C’est bien d’avoir des avis de lecteurs et de personnes qui écrivent.
à 15 h 35 min
Moi, je ne suis pas dans la touffeur du bar à la lecture du texte, mais plus dans cet univers typiquement américain que tu nous décris, et qu’il faut dire, j’ai peu l’habitude de lire…
Beaucoup de mystère !
à 17 h 32 min
Merci pour les commentaires.
Les mots font différents effets sur les personnes et c’est très interessant d’avoir plusieurs avis.
à 8 h 27 min
On se laisse emporter dans un univers de suspens et on a très vite envie d’en savoir plus au fil de la lecture.
Bravo!
à 22 h 31 min
Et pendant quels instants, je respirais l’air chaud et poisseux du Pastry Pantry café, je savourais une paëlla de la Nouvelle Orléans et je rêvais même de conduire la Cadillac 😉
à 18 h 06 min
J’ai eu l’impression de voyager dans l’espace et dans le temps grace a ton texte parfaitement ficele du debut a la fin!

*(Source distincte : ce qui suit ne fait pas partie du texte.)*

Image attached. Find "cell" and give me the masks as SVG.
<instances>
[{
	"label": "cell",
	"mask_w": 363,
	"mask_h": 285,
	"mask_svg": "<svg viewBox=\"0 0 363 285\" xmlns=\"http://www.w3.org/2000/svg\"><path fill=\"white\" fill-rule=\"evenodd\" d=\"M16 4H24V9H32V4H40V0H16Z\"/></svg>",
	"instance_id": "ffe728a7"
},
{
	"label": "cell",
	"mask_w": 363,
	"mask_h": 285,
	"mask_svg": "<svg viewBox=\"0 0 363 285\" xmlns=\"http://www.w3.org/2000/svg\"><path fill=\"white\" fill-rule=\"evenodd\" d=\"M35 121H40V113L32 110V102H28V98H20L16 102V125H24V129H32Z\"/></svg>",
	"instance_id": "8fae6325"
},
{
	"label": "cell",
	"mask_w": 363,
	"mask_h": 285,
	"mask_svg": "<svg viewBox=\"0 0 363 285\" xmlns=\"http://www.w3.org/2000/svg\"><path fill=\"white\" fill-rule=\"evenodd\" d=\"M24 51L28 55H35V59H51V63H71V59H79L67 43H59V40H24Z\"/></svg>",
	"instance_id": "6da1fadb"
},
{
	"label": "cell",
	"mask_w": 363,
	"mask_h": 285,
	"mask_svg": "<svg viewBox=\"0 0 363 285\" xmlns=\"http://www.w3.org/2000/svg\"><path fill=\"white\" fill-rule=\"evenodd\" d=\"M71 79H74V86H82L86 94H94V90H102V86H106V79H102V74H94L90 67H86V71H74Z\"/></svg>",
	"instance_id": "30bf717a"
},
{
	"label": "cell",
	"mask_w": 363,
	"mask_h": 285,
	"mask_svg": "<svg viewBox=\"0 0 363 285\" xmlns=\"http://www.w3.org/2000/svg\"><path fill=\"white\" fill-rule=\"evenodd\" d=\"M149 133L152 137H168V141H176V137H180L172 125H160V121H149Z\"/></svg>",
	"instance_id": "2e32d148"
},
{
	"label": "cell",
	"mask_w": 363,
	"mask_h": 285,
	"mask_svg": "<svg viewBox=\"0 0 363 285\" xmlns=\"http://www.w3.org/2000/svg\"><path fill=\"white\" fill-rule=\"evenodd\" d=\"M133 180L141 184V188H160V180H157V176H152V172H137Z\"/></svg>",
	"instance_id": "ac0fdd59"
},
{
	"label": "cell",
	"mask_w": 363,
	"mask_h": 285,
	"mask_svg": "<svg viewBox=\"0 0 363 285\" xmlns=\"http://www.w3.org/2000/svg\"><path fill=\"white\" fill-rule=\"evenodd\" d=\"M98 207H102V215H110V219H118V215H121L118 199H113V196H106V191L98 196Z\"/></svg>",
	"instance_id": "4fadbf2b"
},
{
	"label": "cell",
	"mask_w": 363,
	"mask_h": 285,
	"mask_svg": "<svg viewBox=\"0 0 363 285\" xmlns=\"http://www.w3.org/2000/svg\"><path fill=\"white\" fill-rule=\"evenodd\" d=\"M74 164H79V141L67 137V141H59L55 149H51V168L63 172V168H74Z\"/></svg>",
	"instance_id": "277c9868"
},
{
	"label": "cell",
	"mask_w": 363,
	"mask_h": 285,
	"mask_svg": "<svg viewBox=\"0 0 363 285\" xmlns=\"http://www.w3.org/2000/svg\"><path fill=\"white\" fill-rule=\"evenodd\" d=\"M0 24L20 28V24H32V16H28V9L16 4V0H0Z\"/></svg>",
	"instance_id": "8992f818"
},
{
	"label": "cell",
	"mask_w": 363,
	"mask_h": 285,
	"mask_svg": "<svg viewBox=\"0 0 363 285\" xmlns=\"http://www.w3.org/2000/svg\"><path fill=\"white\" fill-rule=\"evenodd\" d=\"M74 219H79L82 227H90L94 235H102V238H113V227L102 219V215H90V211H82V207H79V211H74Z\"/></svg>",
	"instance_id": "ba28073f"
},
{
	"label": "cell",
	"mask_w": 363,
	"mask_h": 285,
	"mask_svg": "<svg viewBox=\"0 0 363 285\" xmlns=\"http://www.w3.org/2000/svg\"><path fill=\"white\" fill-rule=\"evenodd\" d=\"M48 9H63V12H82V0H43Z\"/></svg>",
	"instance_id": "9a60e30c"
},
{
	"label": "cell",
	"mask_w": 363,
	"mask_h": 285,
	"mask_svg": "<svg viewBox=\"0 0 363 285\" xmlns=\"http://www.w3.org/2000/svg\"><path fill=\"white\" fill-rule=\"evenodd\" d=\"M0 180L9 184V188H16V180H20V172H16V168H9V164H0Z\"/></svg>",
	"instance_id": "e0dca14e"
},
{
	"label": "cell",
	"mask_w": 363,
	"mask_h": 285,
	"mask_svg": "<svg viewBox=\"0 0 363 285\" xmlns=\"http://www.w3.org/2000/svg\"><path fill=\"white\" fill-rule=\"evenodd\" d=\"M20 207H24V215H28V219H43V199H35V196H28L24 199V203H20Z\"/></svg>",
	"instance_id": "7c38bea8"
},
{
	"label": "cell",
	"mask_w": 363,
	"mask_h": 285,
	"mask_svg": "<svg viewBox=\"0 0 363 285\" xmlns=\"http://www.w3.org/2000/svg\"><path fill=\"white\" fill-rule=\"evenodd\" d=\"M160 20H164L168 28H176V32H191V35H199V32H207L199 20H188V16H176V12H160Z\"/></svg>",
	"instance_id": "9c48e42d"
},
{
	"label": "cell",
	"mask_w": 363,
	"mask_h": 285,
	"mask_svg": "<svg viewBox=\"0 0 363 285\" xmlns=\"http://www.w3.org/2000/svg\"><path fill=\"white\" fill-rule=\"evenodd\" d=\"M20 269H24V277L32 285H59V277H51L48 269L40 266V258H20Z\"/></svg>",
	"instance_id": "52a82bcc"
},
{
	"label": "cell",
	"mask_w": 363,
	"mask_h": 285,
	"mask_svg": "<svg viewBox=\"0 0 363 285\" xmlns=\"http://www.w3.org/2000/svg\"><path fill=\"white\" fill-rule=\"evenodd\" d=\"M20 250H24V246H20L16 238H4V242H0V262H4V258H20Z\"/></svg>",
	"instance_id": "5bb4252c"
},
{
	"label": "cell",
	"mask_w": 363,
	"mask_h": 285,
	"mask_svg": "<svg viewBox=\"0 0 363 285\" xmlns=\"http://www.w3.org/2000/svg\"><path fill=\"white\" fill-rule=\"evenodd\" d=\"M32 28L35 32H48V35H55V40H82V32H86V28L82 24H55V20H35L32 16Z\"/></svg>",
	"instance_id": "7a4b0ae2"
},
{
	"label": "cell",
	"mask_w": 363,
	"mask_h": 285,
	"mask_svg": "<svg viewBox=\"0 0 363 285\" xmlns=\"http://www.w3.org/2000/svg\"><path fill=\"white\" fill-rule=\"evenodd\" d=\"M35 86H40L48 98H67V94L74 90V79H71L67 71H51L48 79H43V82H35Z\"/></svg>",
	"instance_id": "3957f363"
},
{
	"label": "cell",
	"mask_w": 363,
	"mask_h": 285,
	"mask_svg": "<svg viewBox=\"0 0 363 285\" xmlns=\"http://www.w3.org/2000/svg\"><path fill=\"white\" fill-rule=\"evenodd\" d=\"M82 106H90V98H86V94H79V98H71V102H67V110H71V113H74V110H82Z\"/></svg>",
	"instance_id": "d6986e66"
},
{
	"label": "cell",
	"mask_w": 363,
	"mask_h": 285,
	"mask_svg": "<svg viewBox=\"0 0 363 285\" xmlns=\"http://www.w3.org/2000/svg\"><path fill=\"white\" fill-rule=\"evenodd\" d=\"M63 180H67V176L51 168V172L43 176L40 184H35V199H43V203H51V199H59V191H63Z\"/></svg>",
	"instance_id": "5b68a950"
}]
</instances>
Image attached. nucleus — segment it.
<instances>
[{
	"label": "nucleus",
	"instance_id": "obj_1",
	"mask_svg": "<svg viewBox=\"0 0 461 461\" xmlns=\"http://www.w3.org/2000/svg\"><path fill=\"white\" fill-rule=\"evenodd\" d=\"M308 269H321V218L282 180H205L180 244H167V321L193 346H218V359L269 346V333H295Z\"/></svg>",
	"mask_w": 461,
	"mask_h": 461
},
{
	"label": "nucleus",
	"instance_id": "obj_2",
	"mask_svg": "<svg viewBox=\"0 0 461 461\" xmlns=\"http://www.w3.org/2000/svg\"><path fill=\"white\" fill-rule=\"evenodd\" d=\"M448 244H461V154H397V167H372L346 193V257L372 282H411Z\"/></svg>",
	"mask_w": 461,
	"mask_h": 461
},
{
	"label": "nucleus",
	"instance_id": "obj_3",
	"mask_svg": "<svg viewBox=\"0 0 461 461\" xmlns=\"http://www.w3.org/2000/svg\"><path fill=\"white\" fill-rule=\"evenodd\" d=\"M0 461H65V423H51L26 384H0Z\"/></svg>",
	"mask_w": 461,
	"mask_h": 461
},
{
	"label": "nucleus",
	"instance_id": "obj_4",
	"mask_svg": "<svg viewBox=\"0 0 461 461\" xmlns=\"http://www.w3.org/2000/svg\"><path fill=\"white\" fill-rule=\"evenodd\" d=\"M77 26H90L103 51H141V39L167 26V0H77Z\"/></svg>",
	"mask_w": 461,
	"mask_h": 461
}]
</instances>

Et puis il y a aussi cette fin que j’aime beaucoup.
à 22 h 33 min
Quel surprise, et quelle moiteur jusque dans la fin qui nous laisse une boule dans la gorge.
Il faut continuer à nous proposer des nouvelles, Martha.
J’aimerais en avoir à lire au coin du feu… à la place de la broderie!
à 11 h 54 min
durant 50 petites minutes (je fais durer les moments précieux ) je suis partie en Amérique ou j’ai fait une rencontre surprenante. Tu as réussit à me faire voyager. Bravo Marha !
à 11 h 06 min
Martha, pourquoi n’en as tu pas fait une douzaine d’ histories , pour nous amuser et nous apporter loin d’ici, où nous mourons d’ennui? Ecris encore, je t’en prie!
à 16 h 32 min
Quel réussi….on se serait cru en plein Louisiana. Bravo ma bonne Martha! Vous en avez d’autres nouvelles à partager?